Henry courut activer sa caméra lorsque les premières vibrations de l'acier se faisaient sentir.
"Entrée numéro vingt-sept. Le sujet dix-neuf est mort. L'âme s'est combinée avec l'acier et le résultat semble plus rapide qu'auparavant. Les moniteurs enregistrent un pic d'activité bien plus important que celui des autres expérimentations."
Le bras de l'endosquelette se redressa brutalement, pendant un bref instant, avant de retomber mollement. La pièce fut plongée brutalement dans le noir. Coupure de courant.
"Non… Non ! cria Henry. Non, c'est pas vrai !"
Il courut jusqu'au disjoncteur et le remit en état de fonctionnement. Un à un, les écrans se rallumèrent. Mais il était trop tard. Tous les tracés étaient plats. D'un geste rageur, Henry fit voler tous les dossiers de son bureau et se laissa tomber sur sa chaise. Son générateur modifié ne supportait plus autant de puissance, et il ne pouvait pas en trouver un autre sans attirer l'attention. Son regard se perdit sur la flaque de sang qui se formait peu à peu sous le cadavre de sa dernière proie.

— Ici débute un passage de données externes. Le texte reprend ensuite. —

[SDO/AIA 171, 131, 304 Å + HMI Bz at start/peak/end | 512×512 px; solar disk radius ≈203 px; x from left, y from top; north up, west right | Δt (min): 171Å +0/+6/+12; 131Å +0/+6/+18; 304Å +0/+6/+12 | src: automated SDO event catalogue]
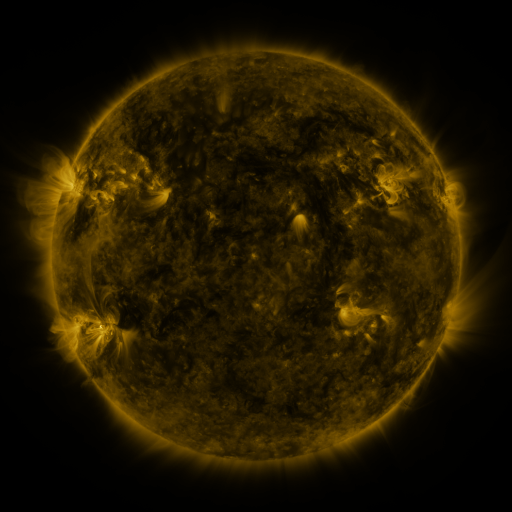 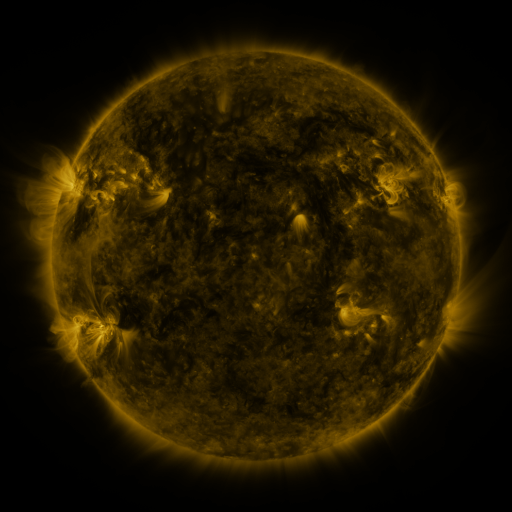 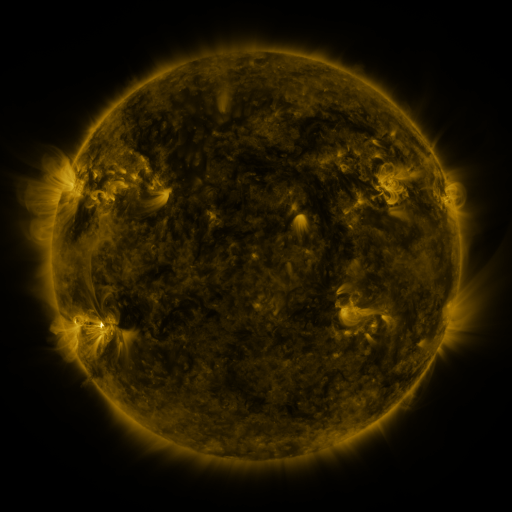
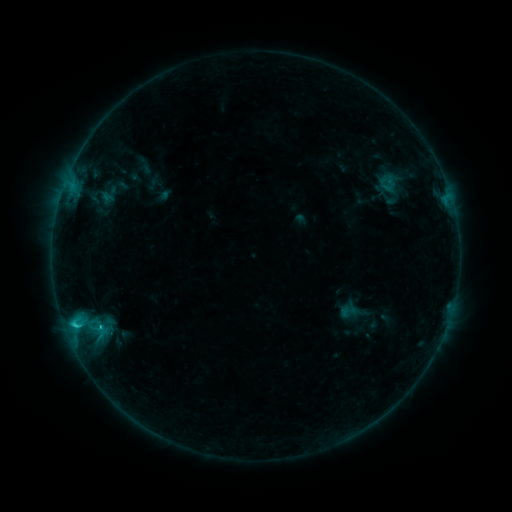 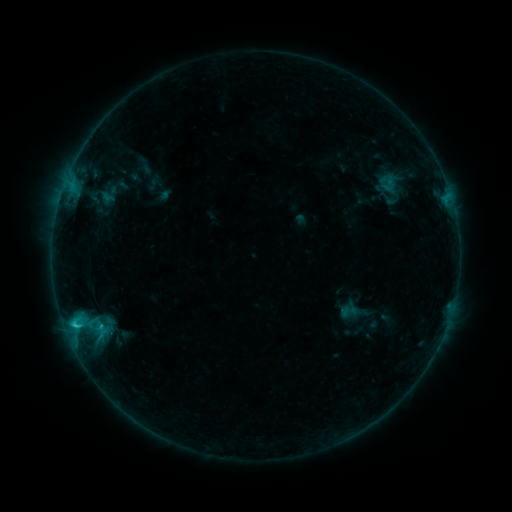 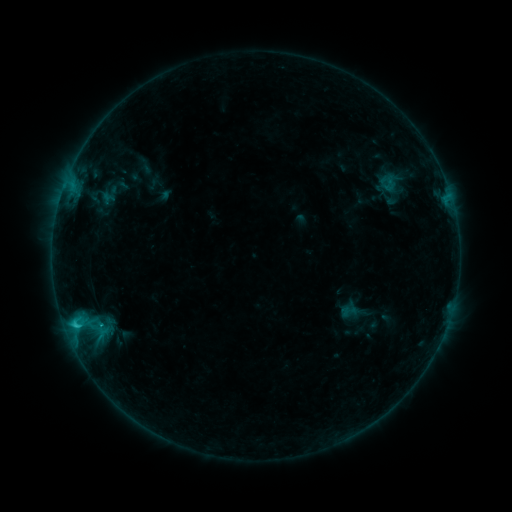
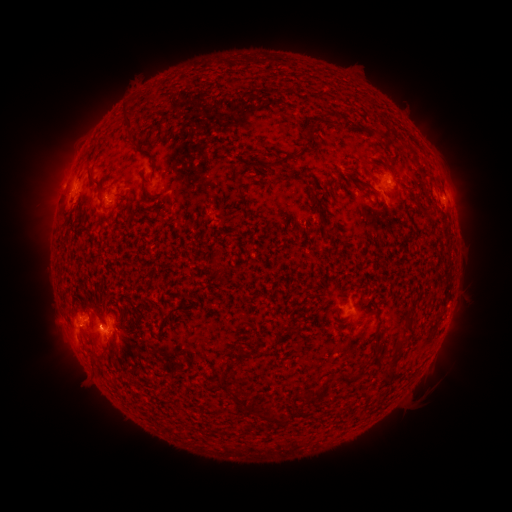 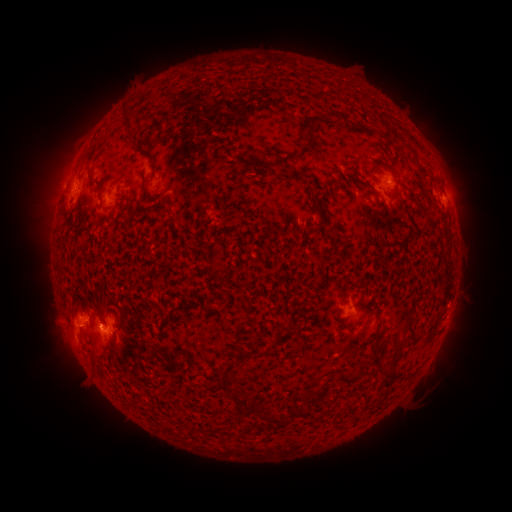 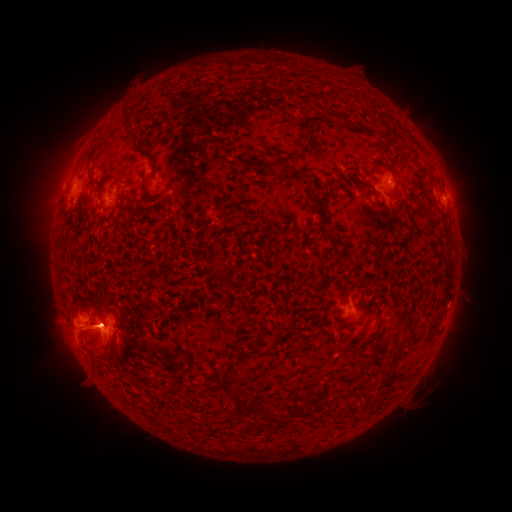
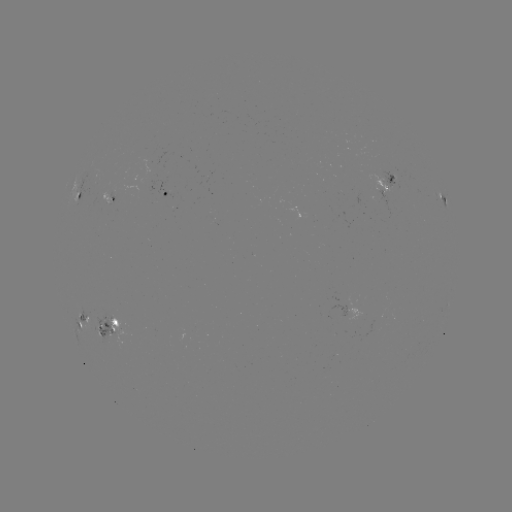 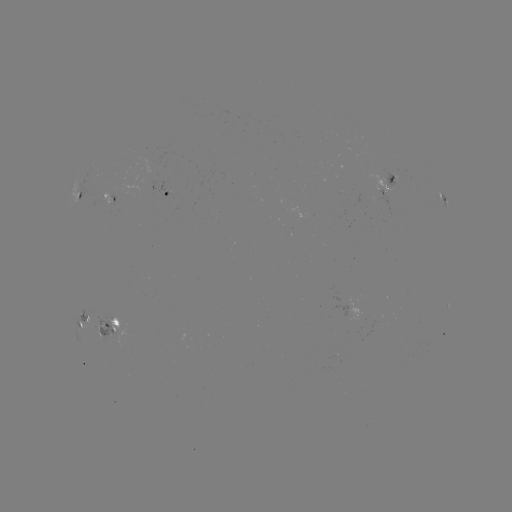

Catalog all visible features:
C7.0 flare: (76, 324)
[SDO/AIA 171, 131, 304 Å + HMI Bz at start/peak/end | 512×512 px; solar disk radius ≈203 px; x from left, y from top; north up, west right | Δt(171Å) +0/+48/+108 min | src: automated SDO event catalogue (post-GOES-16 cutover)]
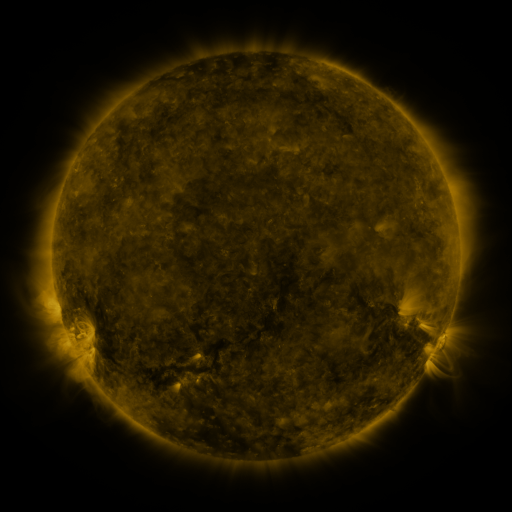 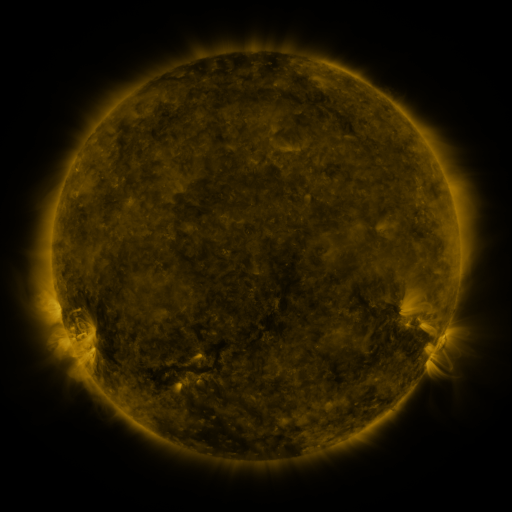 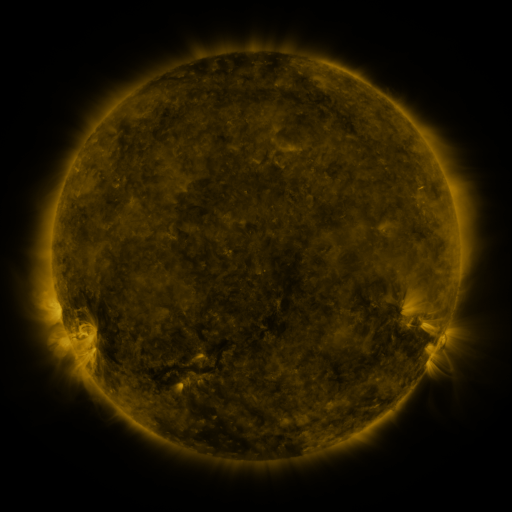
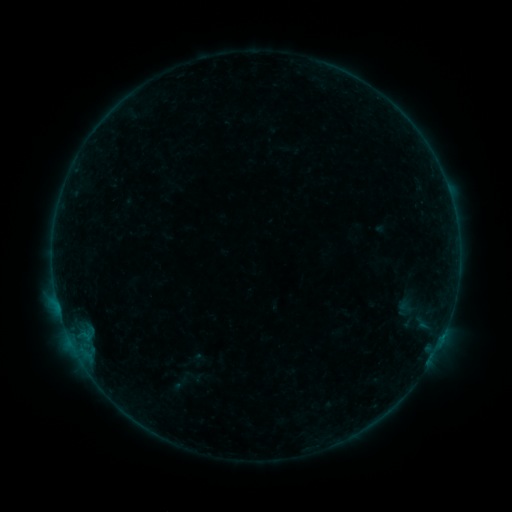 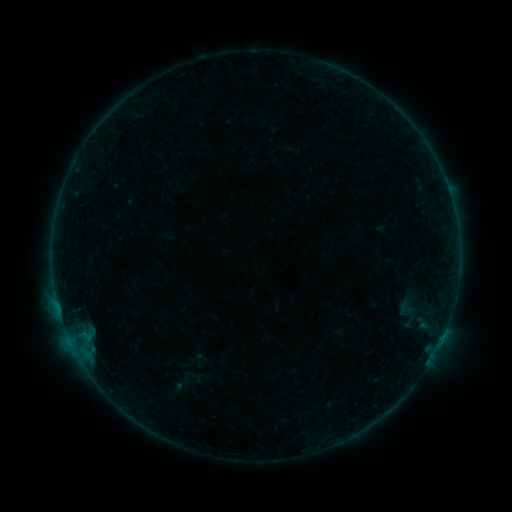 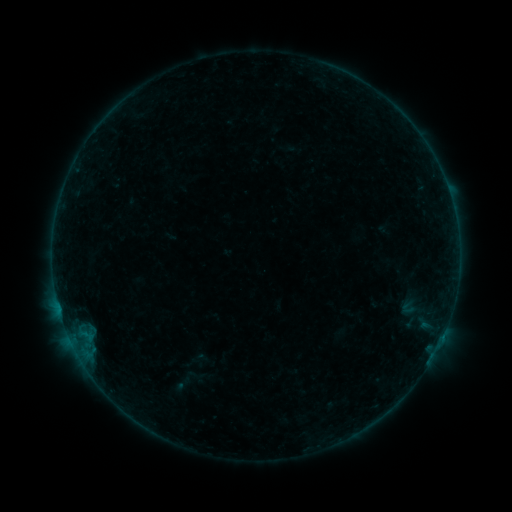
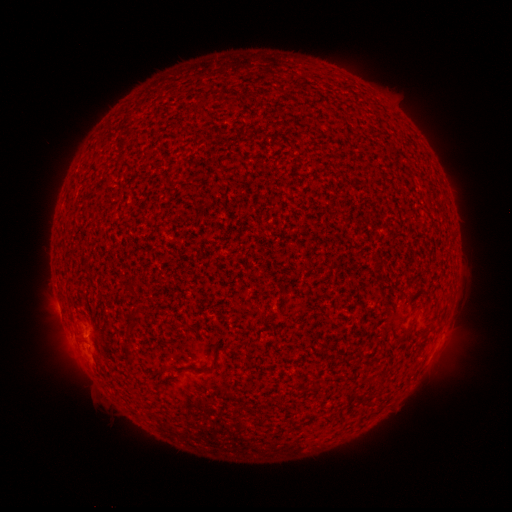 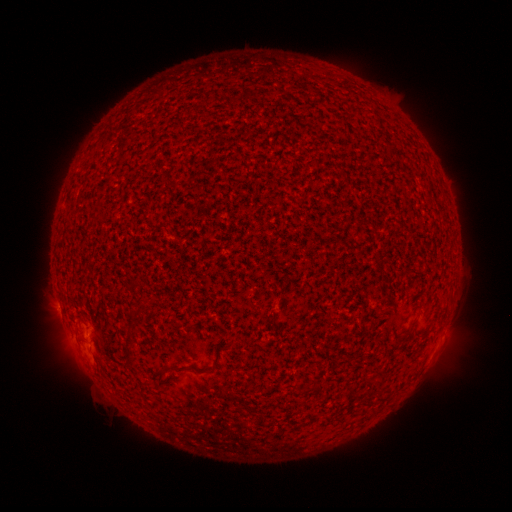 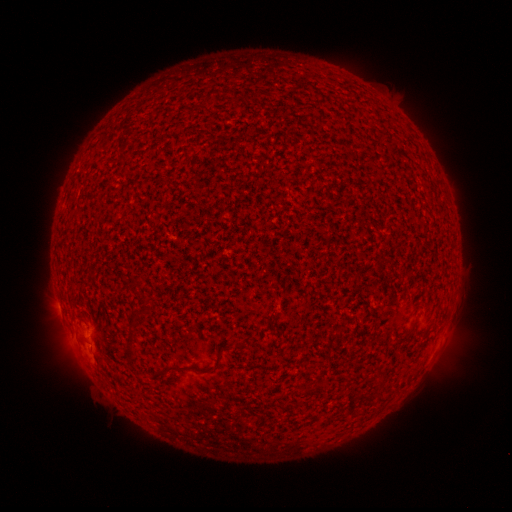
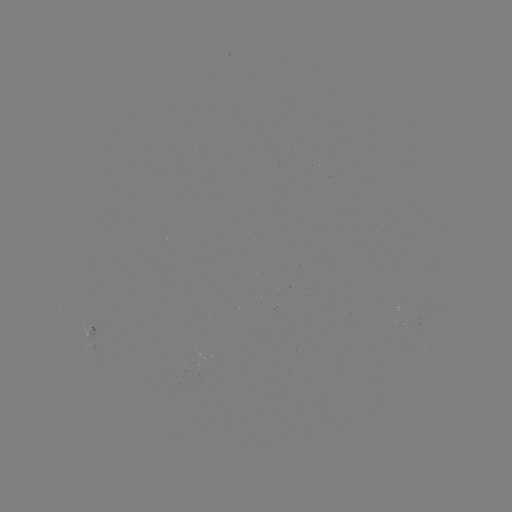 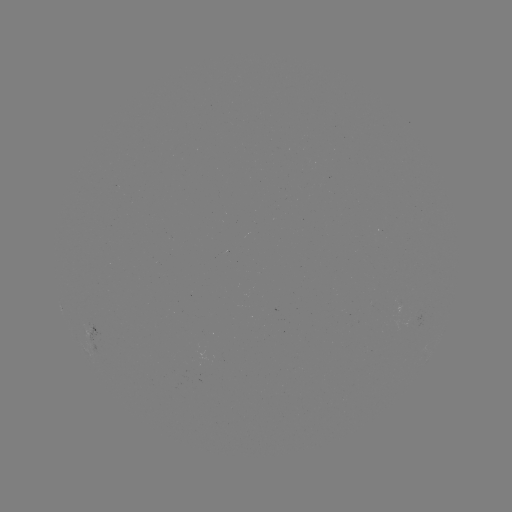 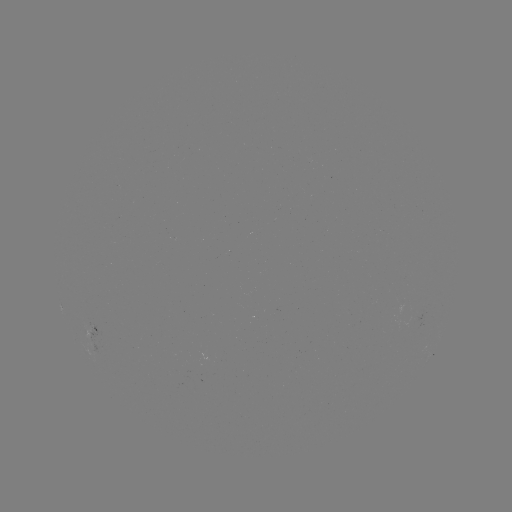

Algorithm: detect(B1.4 flare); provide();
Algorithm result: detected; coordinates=75,328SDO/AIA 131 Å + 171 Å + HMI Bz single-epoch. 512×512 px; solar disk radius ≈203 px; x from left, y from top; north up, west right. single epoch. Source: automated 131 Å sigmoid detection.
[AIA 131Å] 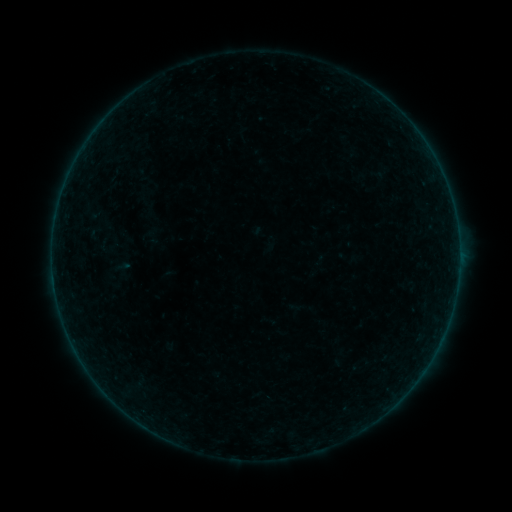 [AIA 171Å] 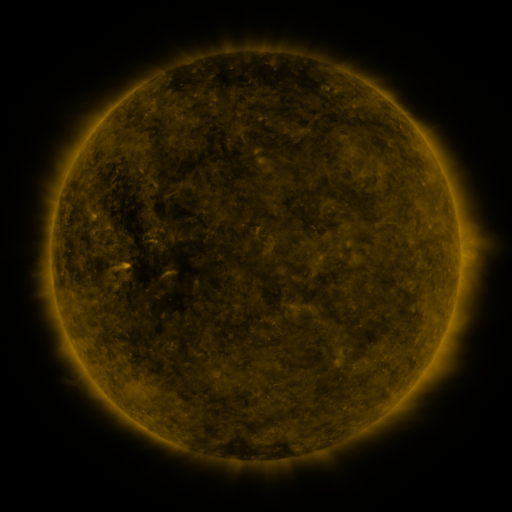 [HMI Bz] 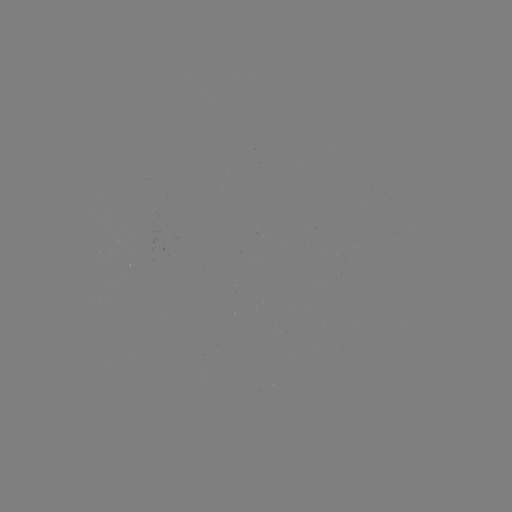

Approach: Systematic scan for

Un autre sujet gâché. Un nouvel échec.
Il n'avait plus le choix. S'il voulait poursuivre ses recherches, il avait besoin d'un générateur plus puissant, et surtout du sujet original. Il avait besoin de Charlie et du génie de William.
Mais comment le convaincre de travailler pour lui ?
Son regard se posa sur les caméras de surveillance du restaurant. Il les avaient hackées à distance pour suivre les moindres faits et gestes de son vieil ami. Il se trouvait assis à son bureau, occupé sur son carnet à dessins. Il connaissait l'expression qu'il arborait, il avait quelque chose derrière la tête. Un nouveau robot, si tôt après ceux qu'ils venaient d'installer dans sa pizzeria ?
Il se leva et s'approcha des écrans pour mieux voir ce qu'il faisait. Il plissa les yeux pour chercher la signification de ses traits. Son regard s'écarquilla lorsqu'il comprit sur quoi il travaillait.
Elle était là, sa solution ! Il ne restait plus qu'à accentuer la pression sur lui. Si l'ours en peluche n'avait pu le convaincre, il trouverait autre chose. Même s'il fallait lui prendre sa fille pour lui faire entendre raison.